La résistance force le colonisateur à rencontrer sa propre contingence, à reconnaître la fragilité des structures qu’il croyait inébranlables. En ce sens, le champ de bataille n’est pas seulement un espace de violence mais un espace d’interrogations, un site où la souveraineté du colonisateur est soumise au doute. En d’autres termes, le but de la résistance est de forcer l’ennemi à se questionner.
L’un des héritages de cette séquence sera de savoir si Israël confrontera ces questions ou restera intoxiqué par son propre pouvoir. S’interrogera-t-il sur l’étendue de sa dépendance aux États-Unis ? Sera-t-il amené à reconnaître l’impossibilité de contrôler le destin d’un autre peuple ? Et après le nucléaire et avoir tenté d’effacer les Palestiniens pour mettre fin au conflit, se contentera-t-il de gagner simplement du temps, ou choisira-t-il un chemin différent ? Bien que cela reste, en soi, une question ouverte, les tendances fascistes de ses principales forces motrices rendent plus plausible qu’Israël parie son avenir sur un monde ressemblant à son compromis actuel vis-à-vis des Palestiniens : murs, apartheid, déportations, exploitation des travailleurs sans papiers, suprématie ethno-religieuse, et une volonté implacable de monstruosité. Mais cela ne diminue en rien le simple fait que le désir d’Israël d’une victoire totale a atteint une limite malgré son exceptionnalisme, et que cette « victoire » signifiera seulement que la guerre continue par d’autres moyens.
L’effritement de l’exceptionnalisme israélien
La guerre a mis au jour la faillite morale américaine, la suprématie racialisée d’Israël, sa capacité monstrueuse de destruction et son réseau profondément entremêlé d’investissements idéologiques, psychiques et politiques dans l’effacement et la domination.
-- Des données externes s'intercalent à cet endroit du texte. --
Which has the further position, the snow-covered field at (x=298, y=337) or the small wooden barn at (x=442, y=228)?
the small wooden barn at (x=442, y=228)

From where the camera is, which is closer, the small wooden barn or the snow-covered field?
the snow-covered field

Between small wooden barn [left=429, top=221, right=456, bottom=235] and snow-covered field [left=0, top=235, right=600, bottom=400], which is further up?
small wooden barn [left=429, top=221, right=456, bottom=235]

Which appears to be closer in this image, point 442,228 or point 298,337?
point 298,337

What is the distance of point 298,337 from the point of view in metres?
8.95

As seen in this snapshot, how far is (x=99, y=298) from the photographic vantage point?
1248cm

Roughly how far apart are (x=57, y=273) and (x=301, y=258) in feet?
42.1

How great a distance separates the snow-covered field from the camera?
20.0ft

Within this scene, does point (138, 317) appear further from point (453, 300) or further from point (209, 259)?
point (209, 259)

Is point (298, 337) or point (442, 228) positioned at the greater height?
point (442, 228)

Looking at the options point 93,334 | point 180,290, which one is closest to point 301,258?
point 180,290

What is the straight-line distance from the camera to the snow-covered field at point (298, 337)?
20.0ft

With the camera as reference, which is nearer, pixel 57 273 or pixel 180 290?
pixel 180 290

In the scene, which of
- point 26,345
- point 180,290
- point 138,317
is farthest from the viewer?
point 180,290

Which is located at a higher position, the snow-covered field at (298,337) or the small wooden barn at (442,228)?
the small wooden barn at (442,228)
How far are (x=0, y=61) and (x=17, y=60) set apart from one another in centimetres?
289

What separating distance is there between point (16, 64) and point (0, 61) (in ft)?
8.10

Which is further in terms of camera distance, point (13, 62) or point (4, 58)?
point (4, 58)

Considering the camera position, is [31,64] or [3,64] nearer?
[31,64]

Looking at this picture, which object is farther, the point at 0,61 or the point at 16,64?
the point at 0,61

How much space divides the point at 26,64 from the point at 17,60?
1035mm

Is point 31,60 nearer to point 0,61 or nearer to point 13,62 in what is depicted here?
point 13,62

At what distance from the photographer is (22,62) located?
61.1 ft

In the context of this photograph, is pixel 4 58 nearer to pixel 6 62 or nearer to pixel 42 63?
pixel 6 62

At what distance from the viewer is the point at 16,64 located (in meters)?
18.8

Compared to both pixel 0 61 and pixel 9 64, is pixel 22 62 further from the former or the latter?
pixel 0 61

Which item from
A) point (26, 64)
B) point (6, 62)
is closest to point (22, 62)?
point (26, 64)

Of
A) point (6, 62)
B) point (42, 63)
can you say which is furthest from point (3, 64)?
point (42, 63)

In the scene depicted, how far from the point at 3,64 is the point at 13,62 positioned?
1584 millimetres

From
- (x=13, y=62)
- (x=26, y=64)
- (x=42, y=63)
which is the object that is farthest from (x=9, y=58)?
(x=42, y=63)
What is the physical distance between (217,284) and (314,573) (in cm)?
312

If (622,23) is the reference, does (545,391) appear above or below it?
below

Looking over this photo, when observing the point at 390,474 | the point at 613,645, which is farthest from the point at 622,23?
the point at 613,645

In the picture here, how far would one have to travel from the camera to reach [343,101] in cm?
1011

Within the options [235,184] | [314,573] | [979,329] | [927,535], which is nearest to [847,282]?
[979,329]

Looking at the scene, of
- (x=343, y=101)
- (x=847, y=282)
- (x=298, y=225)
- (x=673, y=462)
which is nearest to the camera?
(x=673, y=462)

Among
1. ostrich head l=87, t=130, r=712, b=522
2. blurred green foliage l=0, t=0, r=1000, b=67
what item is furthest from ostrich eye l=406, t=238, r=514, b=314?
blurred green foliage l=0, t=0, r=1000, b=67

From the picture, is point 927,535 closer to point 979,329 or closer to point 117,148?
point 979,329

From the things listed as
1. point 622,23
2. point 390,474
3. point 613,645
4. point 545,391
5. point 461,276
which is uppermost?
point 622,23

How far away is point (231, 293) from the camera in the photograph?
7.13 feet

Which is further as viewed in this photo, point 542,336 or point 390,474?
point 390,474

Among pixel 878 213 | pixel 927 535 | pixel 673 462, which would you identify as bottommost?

Ce n’est pas simplement un conflit armé mais une exposition des structures qui soutiennent et perpétuent la machine de violence. La guerre a exposé l’exceptionnalisme entourant Israël, non seulement du fait de l’impunité accordée à cet État, en réduisant au silence et en réprimant la dissidence à travers l’Europe et l’Amérique du Nord, au sein des institutions académiques ou des médias traditionnels, mais aussi du fait de sa capacité effrontée à commettre des crimes en direct à la télévision.
Pour les Palestiniens, cette capacité est perçue à travers un prisme amer, considérée comme une force israélienne. Après tout, Israël est présenté comme un État qui peut s’en tirer quoi qu’il en coûte, une réalité aussi oppressive que la violence elle-même. Pourtant, c’est aussi cet exceptionnalisme même, comme limite imposée au discours, qui attire l’attention sur le déclin d’Israël en tant qu’État suprémaciste juif et colonialiste. Cet effritement n’est pas simplement une question palestinienne ; c’est un appel urgent à un changement radical, non seulement en Palestine mais à travers le monde. Cela restera en effet l’horizon persistant du Tufan, longtemps après que le feu a cessé – et, c’est crucial, le feu ne cesse jamais en Palestine.
Abdaljawad Omar
Abdaljawad Omar est un chercheur et théoricien palestinien dont le travail se concentre sur la politique de la résistance, la décolonisation et la lutte palestinienne. Article original publié en anglais sur Mondoweiss.